Le guide nepalesi hanno iniziato un movimento di protesta dopo la morte di 13 sherpa venerdì scorso, sotto una valanga sul monte Everest. Chiedono condizioni di lavoro più sicure.

E’ stato il dramma di troppo. All’apertura della stagione delle scalate sull’Himalaya e quattro giorni dopo la morte di 13 sherpa sotto una valanga sul monte Everest, i loro colleghi minacciano di non più scalare la mitica vetta.
Ritengono che i 440 dollari proposti dal governo del Nepal quale indennità alle famiglie delle vittime siano un insulto e chiedono la creazione di un fondo di sostegno.
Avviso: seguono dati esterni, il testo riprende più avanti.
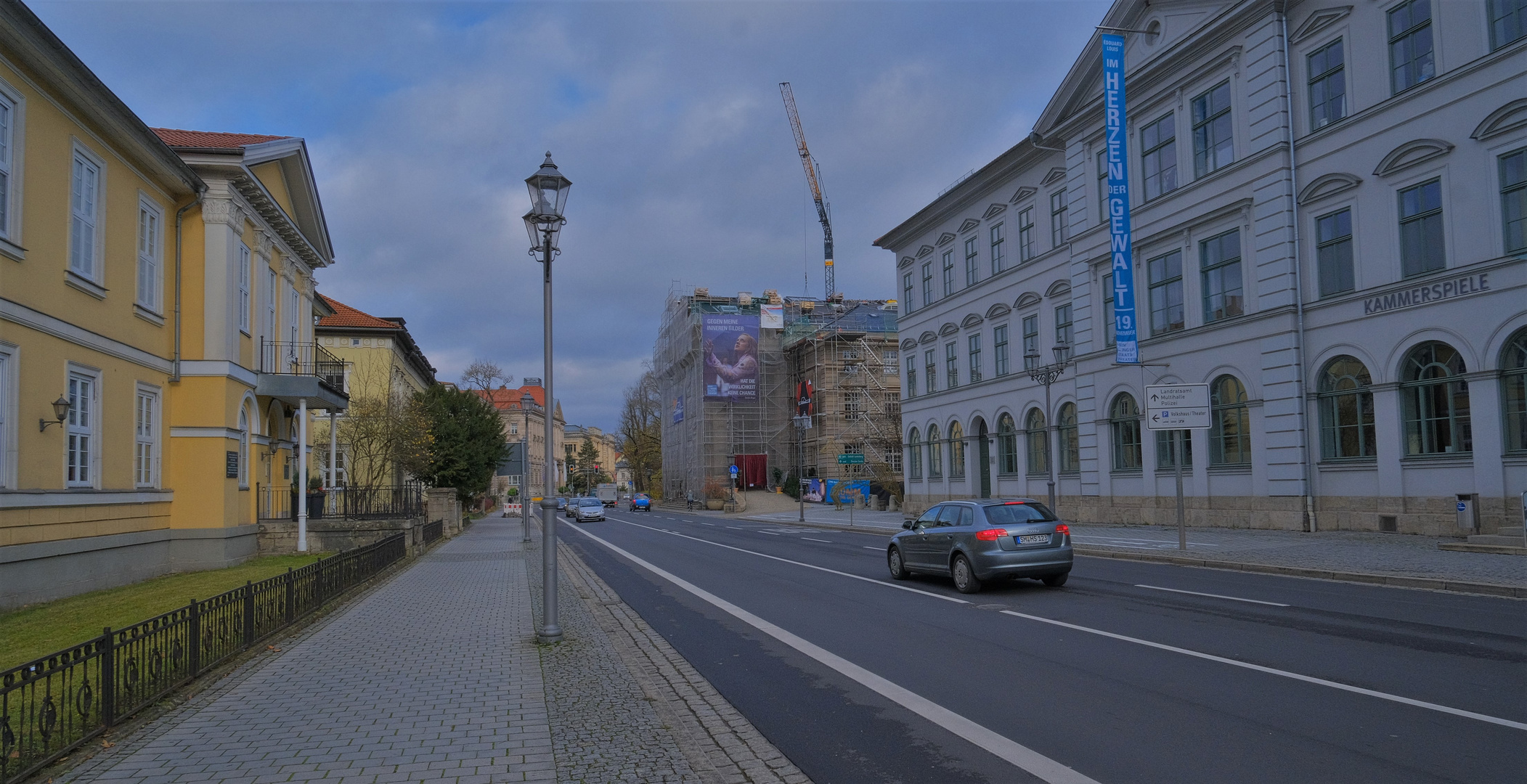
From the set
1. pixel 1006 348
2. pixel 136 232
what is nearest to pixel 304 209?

Il funerale di uno dei sherpa morti venerdì sull'Everest.
Il funerale di uno dei sherpa morti venerdì sull’Everest.

Gli sherpa sono aiuti essenziali per chi scala le vette della catena montuosa dell’Himalaya. Queste guide conoscono perfettamente la montagna e per aiutare gli alpinisti si assumono molti rischi. Trasportano le tende, il materiale e i viveri, riparano le scalette, fissano le corde per un salario che varia da 3’000 a 6’000 dollari a stagione.
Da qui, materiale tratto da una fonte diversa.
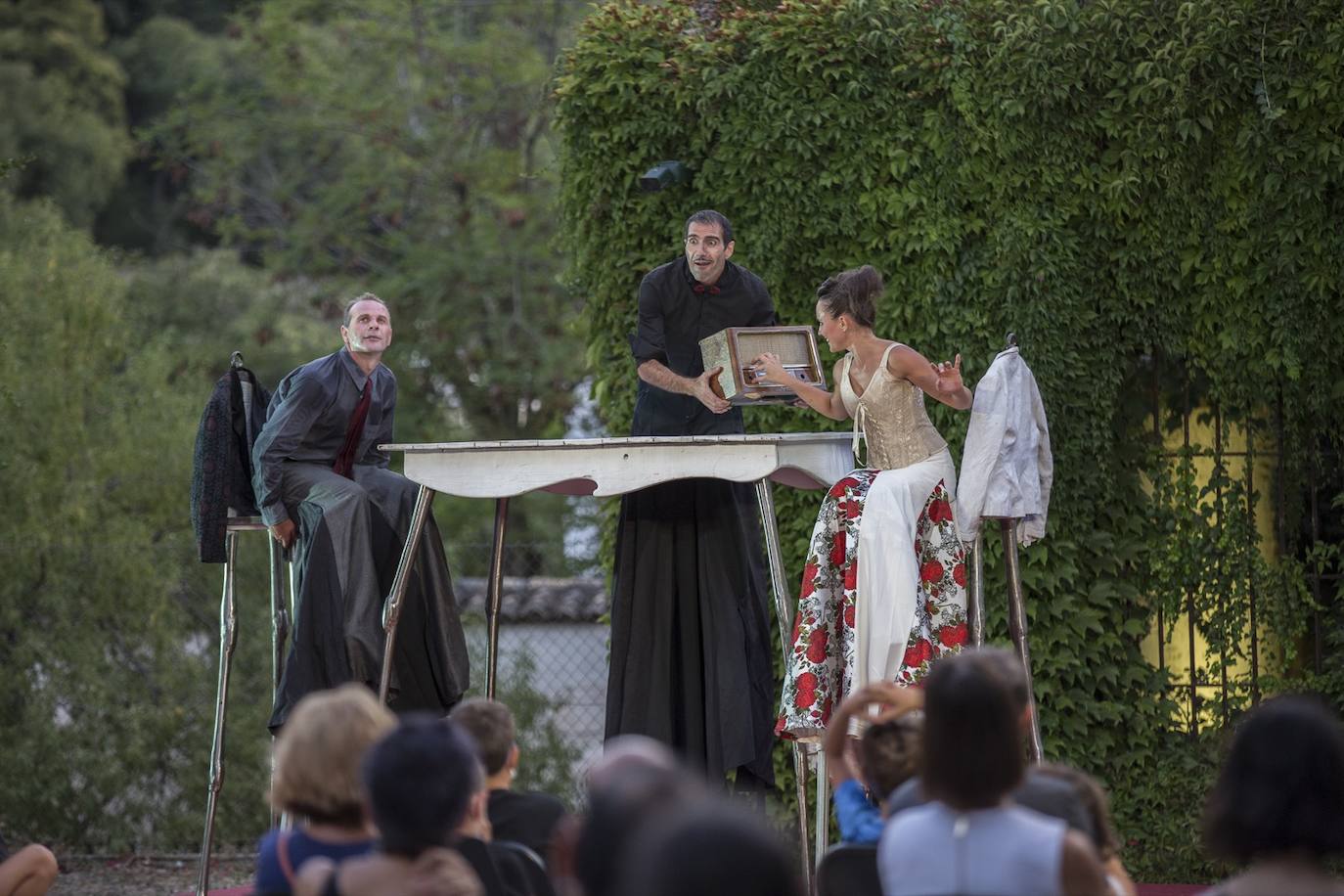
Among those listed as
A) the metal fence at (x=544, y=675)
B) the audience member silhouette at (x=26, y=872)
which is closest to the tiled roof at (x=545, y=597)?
the metal fence at (x=544, y=675)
“Abbiamo perso cinque membri della nostra squadra. In segno di rispetto non proseguiremo la spedizione – ha dichiarato Lakpa Rita Sherpa, capo dei sherpa dell’agenzia di alpinismo americana Alpine Ascents International. La società ha perso quattro sherpa nella valanga di venerdì ed è senza notizie di un quinto uomo. Anche altre squadre hanno deciso di sospendere le attività per il resto della stagione.

Società come Seven Summit Treks vorrebbero seguire l’esempio ma “abbiamo investito troppo e non possiamo permetterci di sospendere l’attività – ha indicato un membro della squadra. Nella valanga di venerdì, la società ha perso una guida ed è senza notizie di due sherpa.